AVAILABLE RECORDS: Begin
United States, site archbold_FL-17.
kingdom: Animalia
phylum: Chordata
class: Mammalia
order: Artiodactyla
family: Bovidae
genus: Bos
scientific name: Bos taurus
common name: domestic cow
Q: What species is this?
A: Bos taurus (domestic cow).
AVAILABLE RECORDS: End
Word for word, write out all of the entries again.

United States, site archbold_FL-17.
kingdom: Animalia
phylum: Chordata
class: Mammalia
order: Artiodactyla
family: Bovidae
genus: Bos
scientific name: Bos taurus
common name: domestic cow
Q: What species is this?
A: Bos taurus (domestic cow).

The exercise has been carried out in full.